#### The task
Starting at the line that has "What physical distance" and stopping after the line that has "1863 millimetres", express those lines as a two-column CSV with the columns "text" and "answer". Give each one its own row, with both fields quoted and line breaks turned into spaces, and leave the pictures out.
━━━ Input ━━━
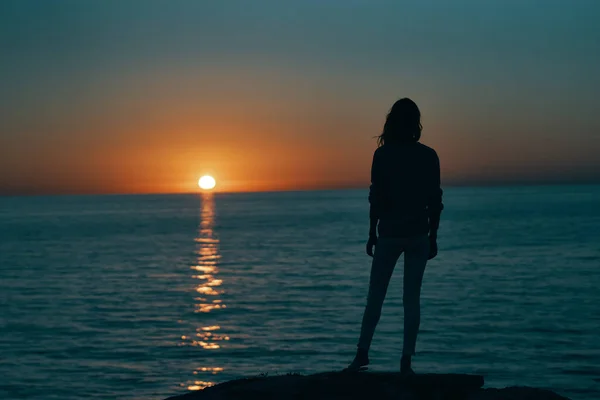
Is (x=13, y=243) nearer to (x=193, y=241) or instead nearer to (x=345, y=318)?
(x=193, y=241)

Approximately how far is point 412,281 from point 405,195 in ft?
3.08

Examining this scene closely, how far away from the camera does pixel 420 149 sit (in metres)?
7.63

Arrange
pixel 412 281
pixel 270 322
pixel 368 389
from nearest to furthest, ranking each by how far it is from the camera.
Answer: pixel 368 389, pixel 412 281, pixel 270 322

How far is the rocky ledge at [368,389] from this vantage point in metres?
7.50

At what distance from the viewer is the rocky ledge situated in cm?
750

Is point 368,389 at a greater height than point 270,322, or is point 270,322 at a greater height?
point 368,389

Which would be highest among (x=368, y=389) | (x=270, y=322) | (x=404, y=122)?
(x=404, y=122)

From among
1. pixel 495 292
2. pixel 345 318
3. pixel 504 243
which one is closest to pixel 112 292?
pixel 345 318

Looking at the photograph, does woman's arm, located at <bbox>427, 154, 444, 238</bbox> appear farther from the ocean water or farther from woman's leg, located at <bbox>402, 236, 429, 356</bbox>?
the ocean water

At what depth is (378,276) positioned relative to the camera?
26.1 ft

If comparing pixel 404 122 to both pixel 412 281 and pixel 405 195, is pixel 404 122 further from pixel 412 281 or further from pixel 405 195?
pixel 412 281

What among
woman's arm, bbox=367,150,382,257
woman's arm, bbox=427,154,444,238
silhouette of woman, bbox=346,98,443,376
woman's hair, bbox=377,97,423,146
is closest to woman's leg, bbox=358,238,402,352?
silhouette of woman, bbox=346,98,443,376

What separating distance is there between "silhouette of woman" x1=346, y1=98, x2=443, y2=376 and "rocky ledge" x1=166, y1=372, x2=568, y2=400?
312mm

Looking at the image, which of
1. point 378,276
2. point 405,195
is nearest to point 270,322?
point 378,276
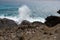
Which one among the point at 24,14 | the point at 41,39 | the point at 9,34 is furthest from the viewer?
the point at 24,14

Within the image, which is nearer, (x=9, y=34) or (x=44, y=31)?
(x=44, y=31)

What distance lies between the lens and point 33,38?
5695mm

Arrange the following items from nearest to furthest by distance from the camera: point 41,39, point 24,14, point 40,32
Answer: point 41,39
point 40,32
point 24,14

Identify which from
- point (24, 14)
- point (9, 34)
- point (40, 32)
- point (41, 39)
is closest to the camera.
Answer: point (41, 39)

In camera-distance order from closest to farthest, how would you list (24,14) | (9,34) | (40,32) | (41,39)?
(41,39) → (40,32) → (9,34) → (24,14)

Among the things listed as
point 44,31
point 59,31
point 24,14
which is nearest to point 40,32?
point 44,31

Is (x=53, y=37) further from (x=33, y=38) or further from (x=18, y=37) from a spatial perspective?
(x=18, y=37)

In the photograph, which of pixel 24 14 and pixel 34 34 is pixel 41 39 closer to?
pixel 34 34

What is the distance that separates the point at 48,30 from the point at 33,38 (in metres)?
0.73

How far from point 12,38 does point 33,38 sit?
32.3 inches

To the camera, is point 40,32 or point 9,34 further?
point 9,34

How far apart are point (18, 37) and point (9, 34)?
0.44 meters

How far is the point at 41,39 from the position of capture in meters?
5.56

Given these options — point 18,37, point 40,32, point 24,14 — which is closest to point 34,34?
point 40,32
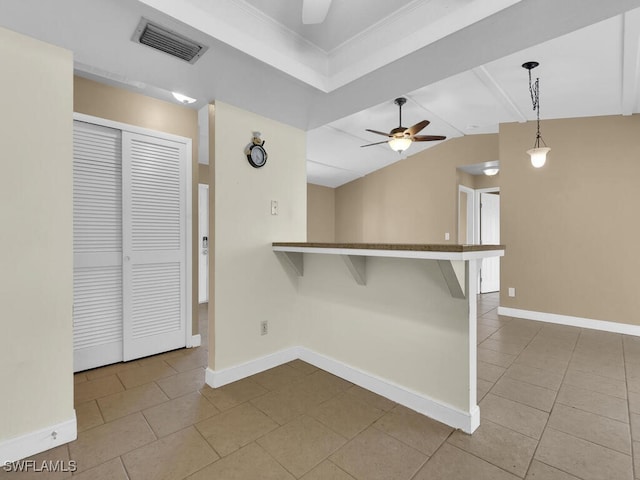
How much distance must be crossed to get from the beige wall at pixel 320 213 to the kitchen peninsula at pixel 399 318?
4.06 metres

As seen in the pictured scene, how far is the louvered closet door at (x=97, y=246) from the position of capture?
2500 millimetres

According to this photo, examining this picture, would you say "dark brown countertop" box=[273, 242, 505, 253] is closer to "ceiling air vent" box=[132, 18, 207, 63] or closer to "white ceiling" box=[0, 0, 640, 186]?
"white ceiling" box=[0, 0, 640, 186]

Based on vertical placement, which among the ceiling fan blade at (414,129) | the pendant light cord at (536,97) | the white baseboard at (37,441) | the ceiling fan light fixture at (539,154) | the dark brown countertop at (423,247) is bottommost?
the white baseboard at (37,441)

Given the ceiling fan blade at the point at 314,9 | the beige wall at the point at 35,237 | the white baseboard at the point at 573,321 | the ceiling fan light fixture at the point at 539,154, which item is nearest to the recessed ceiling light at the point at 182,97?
the beige wall at the point at 35,237

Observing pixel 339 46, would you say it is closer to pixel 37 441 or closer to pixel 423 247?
pixel 423 247

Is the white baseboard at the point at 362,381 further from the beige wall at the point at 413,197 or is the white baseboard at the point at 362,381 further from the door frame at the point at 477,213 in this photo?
the door frame at the point at 477,213

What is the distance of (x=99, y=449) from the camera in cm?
163

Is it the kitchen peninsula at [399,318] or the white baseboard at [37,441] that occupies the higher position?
the kitchen peninsula at [399,318]

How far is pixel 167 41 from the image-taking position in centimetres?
169

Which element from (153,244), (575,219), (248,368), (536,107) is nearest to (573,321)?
(575,219)

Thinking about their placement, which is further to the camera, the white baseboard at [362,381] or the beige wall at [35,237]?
the white baseboard at [362,381]

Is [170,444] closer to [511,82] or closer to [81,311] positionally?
[81,311]

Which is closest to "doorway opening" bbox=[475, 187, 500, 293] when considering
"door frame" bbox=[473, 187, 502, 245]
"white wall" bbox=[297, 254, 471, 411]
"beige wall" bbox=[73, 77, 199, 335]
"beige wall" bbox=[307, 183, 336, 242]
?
"door frame" bbox=[473, 187, 502, 245]

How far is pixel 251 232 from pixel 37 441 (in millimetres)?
1633
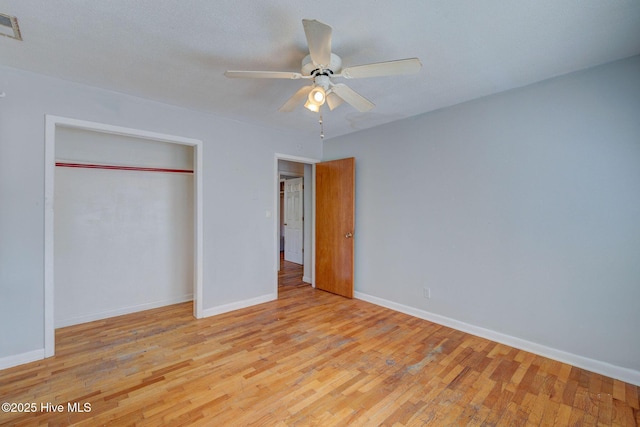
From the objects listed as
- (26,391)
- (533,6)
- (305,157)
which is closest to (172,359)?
(26,391)

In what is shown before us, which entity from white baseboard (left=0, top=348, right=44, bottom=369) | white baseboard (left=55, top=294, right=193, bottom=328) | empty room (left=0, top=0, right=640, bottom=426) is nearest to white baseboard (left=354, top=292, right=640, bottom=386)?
empty room (left=0, top=0, right=640, bottom=426)

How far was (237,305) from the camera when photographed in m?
3.62

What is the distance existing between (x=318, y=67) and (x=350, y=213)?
242 cm

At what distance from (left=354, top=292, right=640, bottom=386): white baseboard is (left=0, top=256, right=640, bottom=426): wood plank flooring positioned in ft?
0.29

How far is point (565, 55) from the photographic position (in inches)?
81.4

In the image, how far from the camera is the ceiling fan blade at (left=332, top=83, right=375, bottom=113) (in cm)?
201

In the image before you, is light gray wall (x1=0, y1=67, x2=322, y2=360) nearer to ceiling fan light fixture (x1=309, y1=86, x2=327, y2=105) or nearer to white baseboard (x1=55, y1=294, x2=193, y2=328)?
white baseboard (x1=55, y1=294, x2=193, y2=328)

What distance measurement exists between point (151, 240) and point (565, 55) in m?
4.66

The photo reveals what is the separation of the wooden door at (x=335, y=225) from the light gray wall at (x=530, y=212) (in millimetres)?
A: 568

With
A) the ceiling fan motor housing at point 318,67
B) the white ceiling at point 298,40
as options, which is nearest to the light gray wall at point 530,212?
the white ceiling at point 298,40

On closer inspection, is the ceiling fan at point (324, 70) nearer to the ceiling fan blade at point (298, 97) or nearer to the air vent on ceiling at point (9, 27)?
the ceiling fan blade at point (298, 97)

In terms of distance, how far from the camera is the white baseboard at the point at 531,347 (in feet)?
6.98

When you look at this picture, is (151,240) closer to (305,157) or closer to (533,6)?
(305,157)

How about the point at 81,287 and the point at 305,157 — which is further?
the point at 305,157
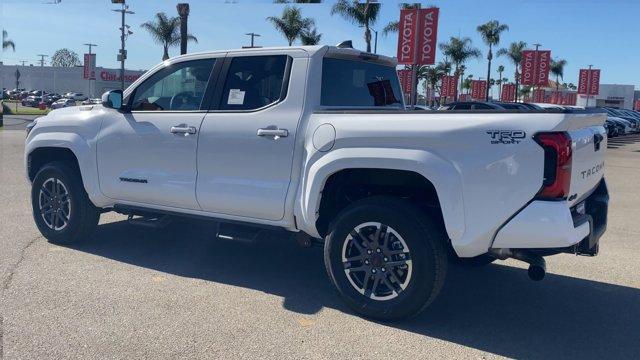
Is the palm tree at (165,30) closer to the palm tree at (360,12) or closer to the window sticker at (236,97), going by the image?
the palm tree at (360,12)

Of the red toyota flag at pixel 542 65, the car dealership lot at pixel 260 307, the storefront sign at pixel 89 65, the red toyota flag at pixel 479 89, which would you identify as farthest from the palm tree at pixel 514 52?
the car dealership lot at pixel 260 307

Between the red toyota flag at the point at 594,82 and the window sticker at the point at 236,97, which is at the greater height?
the red toyota flag at the point at 594,82

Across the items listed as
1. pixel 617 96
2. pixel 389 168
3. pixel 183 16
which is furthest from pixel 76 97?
pixel 389 168

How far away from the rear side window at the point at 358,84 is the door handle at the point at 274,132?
18.0 inches

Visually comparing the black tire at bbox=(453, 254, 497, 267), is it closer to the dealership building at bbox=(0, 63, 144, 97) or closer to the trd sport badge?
the trd sport badge

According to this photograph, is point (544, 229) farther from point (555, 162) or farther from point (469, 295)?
point (469, 295)

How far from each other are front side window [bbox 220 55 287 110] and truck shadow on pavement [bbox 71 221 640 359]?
61.5 inches

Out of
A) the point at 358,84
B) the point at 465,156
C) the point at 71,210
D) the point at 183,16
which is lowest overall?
the point at 71,210

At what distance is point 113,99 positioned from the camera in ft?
18.8

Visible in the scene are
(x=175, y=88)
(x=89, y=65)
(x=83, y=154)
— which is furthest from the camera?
(x=89, y=65)

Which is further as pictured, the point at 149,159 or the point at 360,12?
the point at 360,12

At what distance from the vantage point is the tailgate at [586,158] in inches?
154

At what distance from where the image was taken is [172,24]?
44625 millimetres

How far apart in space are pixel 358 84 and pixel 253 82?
955mm
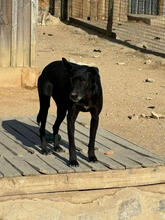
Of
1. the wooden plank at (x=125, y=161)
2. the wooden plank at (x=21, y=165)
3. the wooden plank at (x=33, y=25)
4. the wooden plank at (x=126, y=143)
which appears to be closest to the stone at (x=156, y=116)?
the wooden plank at (x=126, y=143)

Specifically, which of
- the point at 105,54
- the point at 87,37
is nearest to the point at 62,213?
the point at 105,54

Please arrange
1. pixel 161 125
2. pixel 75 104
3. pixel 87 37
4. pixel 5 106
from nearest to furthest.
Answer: pixel 75 104 → pixel 161 125 → pixel 5 106 → pixel 87 37

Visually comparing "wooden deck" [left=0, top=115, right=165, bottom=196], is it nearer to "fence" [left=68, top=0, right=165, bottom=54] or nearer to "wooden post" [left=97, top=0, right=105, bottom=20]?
"fence" [left=68, top=0, right=165, bottom=54]

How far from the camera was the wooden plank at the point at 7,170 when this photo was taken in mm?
6129

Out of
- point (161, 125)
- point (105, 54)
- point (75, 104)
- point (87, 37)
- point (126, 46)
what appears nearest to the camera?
point (75, 104)

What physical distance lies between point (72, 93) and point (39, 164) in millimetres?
911

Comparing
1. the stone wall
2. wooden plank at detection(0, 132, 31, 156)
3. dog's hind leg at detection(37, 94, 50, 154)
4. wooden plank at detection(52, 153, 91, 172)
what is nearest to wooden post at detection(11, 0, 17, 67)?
wooden plank at detection(0, 132, 31, 156)

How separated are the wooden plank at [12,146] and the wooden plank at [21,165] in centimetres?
20

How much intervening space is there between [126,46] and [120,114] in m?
6.53

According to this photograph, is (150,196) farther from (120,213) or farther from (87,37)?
(87,37)

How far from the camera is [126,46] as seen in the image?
1642 cm

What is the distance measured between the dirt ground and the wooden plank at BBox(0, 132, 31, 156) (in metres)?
1.76

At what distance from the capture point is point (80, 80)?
6.06 metres

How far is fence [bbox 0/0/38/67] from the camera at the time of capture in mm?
11203
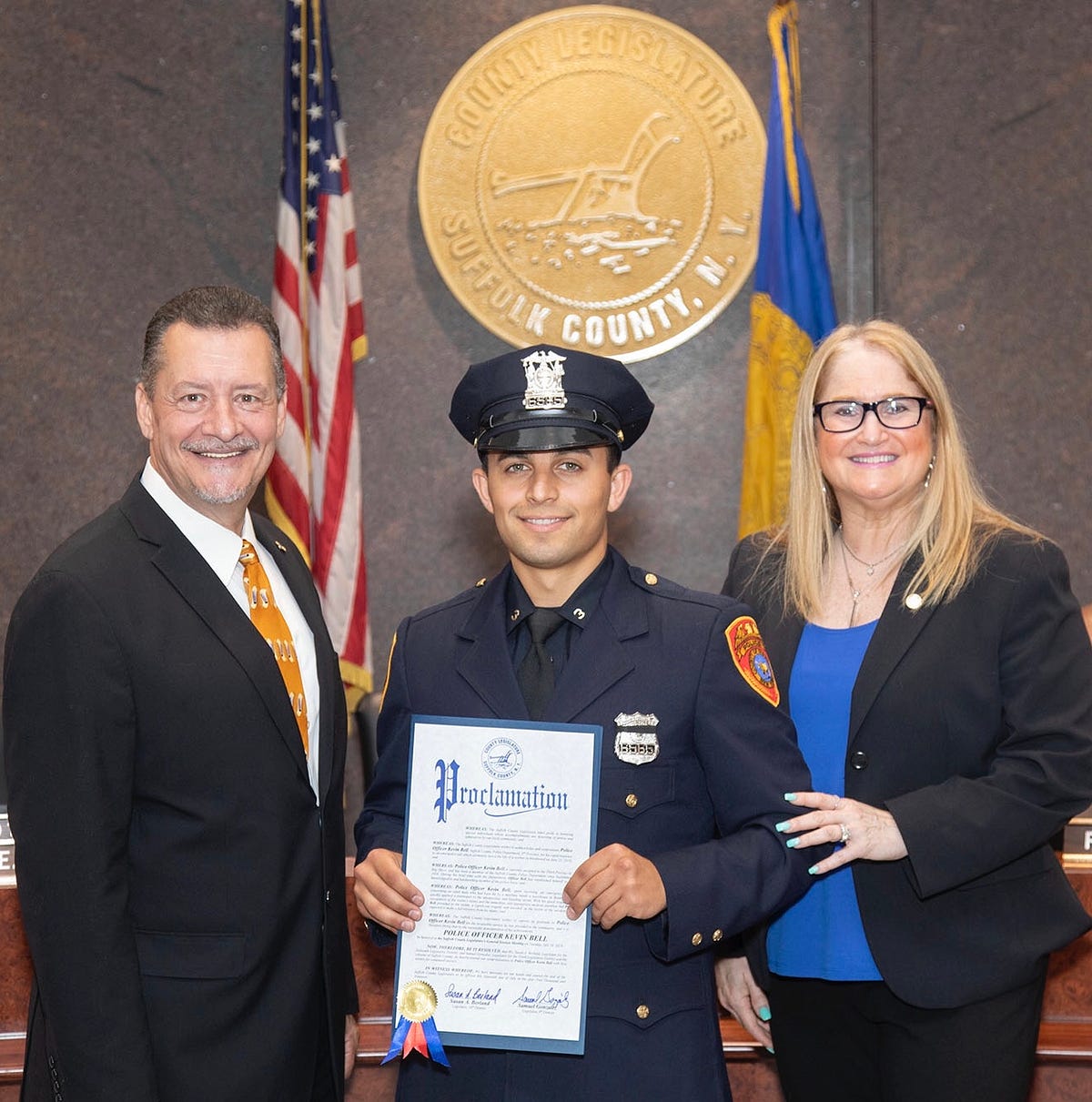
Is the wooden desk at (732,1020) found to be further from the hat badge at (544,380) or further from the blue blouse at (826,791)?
the hat badge at (544,380)

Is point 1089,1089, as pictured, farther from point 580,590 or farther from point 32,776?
point 32,776

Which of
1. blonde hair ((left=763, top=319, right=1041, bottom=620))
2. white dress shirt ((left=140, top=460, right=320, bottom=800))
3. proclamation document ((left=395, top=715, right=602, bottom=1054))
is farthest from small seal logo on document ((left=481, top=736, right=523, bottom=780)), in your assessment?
blonde hair ((left=763, top=319, right=1041, bottom=620))

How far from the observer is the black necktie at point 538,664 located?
184cm

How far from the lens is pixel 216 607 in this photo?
1863 millimetres

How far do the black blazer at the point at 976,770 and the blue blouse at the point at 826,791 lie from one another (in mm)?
30

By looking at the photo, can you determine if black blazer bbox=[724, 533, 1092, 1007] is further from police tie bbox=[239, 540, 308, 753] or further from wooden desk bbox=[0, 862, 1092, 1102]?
police tie bbox=[239, 540, 308, 753]

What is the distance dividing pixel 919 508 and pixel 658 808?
795mm

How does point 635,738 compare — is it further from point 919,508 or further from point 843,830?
point 919,508

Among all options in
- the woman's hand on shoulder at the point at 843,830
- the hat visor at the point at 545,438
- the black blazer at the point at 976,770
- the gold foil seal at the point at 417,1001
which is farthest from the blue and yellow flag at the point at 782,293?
the gold foil seal at the point at 417,1001

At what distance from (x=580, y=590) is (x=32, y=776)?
2.61 feet

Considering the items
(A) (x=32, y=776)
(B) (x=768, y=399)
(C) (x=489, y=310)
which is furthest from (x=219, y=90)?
(A) (x=32, y=776)

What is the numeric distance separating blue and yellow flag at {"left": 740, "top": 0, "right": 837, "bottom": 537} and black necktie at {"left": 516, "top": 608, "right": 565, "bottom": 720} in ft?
6.34

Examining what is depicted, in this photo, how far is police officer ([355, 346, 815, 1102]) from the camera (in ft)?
5.57

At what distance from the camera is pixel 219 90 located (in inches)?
159
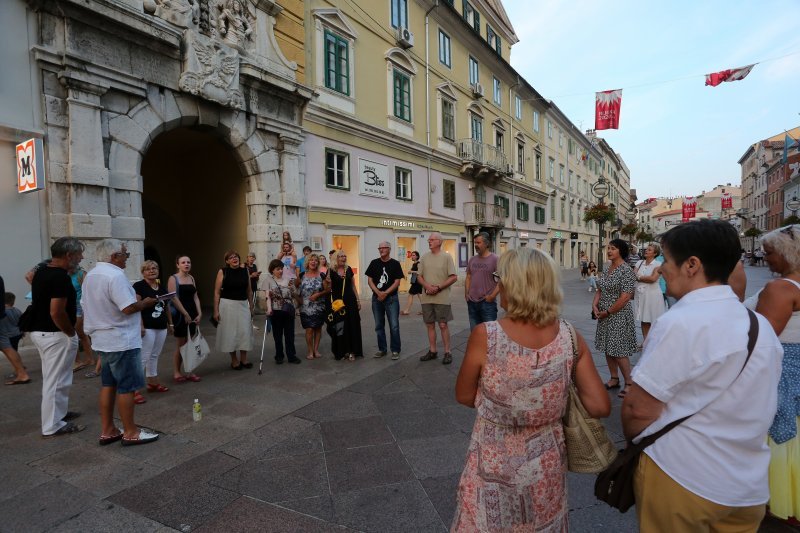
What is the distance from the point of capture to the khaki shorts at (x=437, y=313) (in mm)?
6938

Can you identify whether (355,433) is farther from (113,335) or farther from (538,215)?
(538,215)

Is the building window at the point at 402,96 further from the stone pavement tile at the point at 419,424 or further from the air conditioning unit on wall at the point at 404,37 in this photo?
the stone pavement tile at the point at 419,424

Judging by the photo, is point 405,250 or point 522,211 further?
point 522,211

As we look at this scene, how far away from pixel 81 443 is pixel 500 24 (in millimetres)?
30033

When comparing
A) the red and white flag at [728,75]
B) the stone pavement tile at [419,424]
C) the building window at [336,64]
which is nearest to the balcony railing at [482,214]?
the building window at [336,64]

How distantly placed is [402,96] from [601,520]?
16.8 meters

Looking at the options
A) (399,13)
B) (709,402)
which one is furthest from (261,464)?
(399,13)

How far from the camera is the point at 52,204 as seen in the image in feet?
25.4

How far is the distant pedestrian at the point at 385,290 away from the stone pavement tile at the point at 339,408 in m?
2.01

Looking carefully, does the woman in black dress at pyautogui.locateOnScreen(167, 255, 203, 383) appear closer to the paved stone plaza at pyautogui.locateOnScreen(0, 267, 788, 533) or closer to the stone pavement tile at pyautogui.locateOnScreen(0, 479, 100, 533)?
the paved stone plaza at pyautogui.locateOnScreen(0, 267, 788, 533)

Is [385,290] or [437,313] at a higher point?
[385,290]

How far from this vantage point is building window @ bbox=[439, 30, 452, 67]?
19.8 metres

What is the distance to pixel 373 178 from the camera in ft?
52.0

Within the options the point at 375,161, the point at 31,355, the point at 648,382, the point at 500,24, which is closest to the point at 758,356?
the point at 648,382
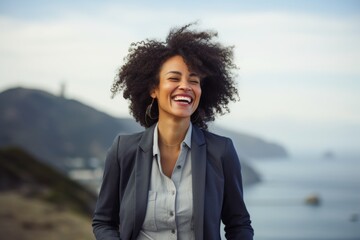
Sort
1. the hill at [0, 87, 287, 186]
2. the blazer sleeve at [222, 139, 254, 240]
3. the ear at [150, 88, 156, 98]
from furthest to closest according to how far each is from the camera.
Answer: the hill at [0, 87, 287, 186] < the ear at [150, 88, 156, 98] < the blazer sleeve at [222, 139, 254, 240]

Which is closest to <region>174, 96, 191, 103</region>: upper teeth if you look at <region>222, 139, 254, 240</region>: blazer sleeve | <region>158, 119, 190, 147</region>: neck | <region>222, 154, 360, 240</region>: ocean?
<region>158, 119, 190, 147</region>: neck

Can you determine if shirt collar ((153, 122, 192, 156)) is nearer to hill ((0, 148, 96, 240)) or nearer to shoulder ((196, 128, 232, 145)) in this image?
shoulder ((196, 128, 232, 145))

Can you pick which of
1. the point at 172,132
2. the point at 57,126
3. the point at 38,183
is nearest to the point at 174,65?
the point at 172,132

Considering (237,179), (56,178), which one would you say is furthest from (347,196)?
(237,179)

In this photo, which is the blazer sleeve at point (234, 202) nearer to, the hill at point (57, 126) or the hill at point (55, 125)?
the hill at point (55, 125)

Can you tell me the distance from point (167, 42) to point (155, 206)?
0.68 meters

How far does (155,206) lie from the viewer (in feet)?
6.36

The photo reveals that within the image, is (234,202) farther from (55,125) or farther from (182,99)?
(55,125)

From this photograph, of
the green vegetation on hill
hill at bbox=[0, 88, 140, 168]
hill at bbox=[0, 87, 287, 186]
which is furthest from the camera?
hill at bbox=[0, 88, 140, 168]

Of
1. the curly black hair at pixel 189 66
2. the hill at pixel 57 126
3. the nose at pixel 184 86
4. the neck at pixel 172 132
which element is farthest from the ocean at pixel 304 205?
the nose at pixel 184 86

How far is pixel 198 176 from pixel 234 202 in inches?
8.1

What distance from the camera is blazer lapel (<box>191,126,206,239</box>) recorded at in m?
1.89

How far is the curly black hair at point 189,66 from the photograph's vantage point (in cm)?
209

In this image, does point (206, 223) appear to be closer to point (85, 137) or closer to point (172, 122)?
point (172, 122)
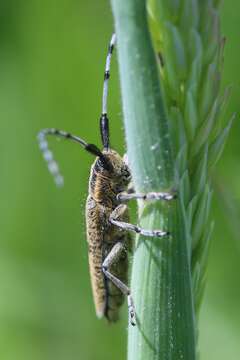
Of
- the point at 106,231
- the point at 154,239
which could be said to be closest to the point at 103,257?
the point at 106,231

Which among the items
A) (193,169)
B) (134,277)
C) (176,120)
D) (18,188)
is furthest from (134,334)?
(18,188)

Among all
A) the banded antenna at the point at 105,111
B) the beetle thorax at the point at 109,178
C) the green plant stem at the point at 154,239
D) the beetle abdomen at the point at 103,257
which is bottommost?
the green plant stem at the point at 154,239

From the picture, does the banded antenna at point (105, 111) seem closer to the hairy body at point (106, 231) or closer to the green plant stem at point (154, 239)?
the hairy body at point (106, 231)

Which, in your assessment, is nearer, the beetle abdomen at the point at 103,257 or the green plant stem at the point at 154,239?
the green plant stem at the point at 154,239

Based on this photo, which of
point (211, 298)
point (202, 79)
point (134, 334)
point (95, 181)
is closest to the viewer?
point (202, 79)

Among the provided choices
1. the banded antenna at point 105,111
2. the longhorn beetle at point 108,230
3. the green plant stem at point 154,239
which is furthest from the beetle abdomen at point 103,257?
the green plant stem at point 154,239

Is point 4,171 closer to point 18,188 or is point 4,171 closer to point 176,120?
point 18,188
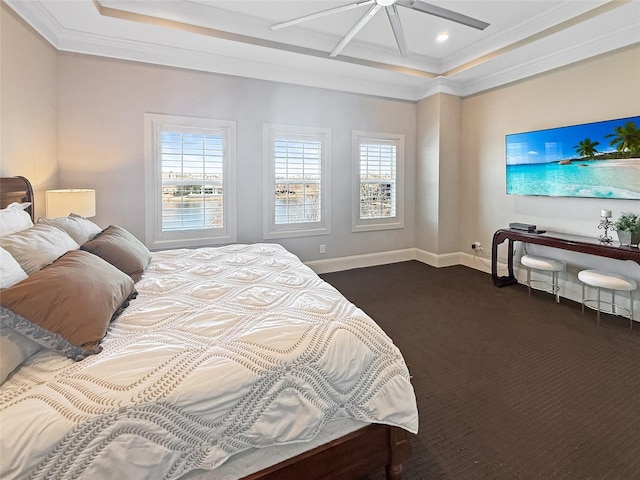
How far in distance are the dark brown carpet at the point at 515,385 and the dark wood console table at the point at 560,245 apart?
48 cm

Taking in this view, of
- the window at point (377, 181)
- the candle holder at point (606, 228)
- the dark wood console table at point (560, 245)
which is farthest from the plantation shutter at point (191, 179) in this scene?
the candle holder at point (606, 228)

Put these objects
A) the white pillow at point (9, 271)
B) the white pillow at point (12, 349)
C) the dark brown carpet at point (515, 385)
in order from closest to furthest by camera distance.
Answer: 1. the white pillow at point (12, 349)
2. the white pillow at point (9, 271)
3. the dark brown carpet at point (515, 385)

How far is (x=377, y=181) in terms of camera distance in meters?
5.28

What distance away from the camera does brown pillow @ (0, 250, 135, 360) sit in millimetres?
1170

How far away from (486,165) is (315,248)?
2840 millimetres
━━━
#### Completed exercise
text,answer
"What physical distance lies between point (72, 93) and point (39, 164) in millimetres?","911"
"Comparing 1. the stone wall 2. wooden plank at detection(0, 132, 31, 156) 3. dog's hind leg at detection(37, 94, 50, 154) 4. wooden plank at detection(52, 153, 91, 172) what is nearest to wooden post at detection(11, 0, 17, 67)?","wooden plank at detection(0, 132, 31, 156)"
"How separated are the wooden plank at [12,146] and the wooden plank at [21,165] in centimetres?","20"
"How much intervening space is there between [126,46] and [120,114] in m?","6.53"
"According to this photograph, is (150,196) farther from (120,213) or farther from (87,37)?","(87,37)"
"How far from the camera is [126,46] as seen in the image?","1642 cm"
"What is the distance measured between the dirt ground and the wooden plank at BBox(0, 132, 31, 156) (in metres)?","1.76"
"At what distance from the capture point is point (80, 80)?","6.06 metres"
"How far is fence [bbox 0/0/38/67] from the camera at the time of capture in mm?","11203"
"Is the wooden desk at (732,1020) found to be further from the hat badge at (544,380) or further from the blue blouse at (826,791)?","the hat badge at (544,380)"
"Is point 1089,1089, as pictured, farther from point 580,590 or farther from point 32,776?","point 32,776"
"Which of 1. blonde hair ((left=763, top=319, right=1041, bottom=620)) 2. white dress shirt ((left=140, top=460, right=320, bottom=800)) 3. proclamation document ((left=395, top=715, right=602, bottom=1054)) is farthest from small seal logo on document ((left=481, top=736, right=523, bottom=780)), in your assessment?","blonde hair ((left=763, top=319, right=1041, bottom=620))"
"How far from the observer is the black necktie at point 538,664 located?","184cm"
"How far from the lens is pixel 216 607 in this photo?","1863 millimetres"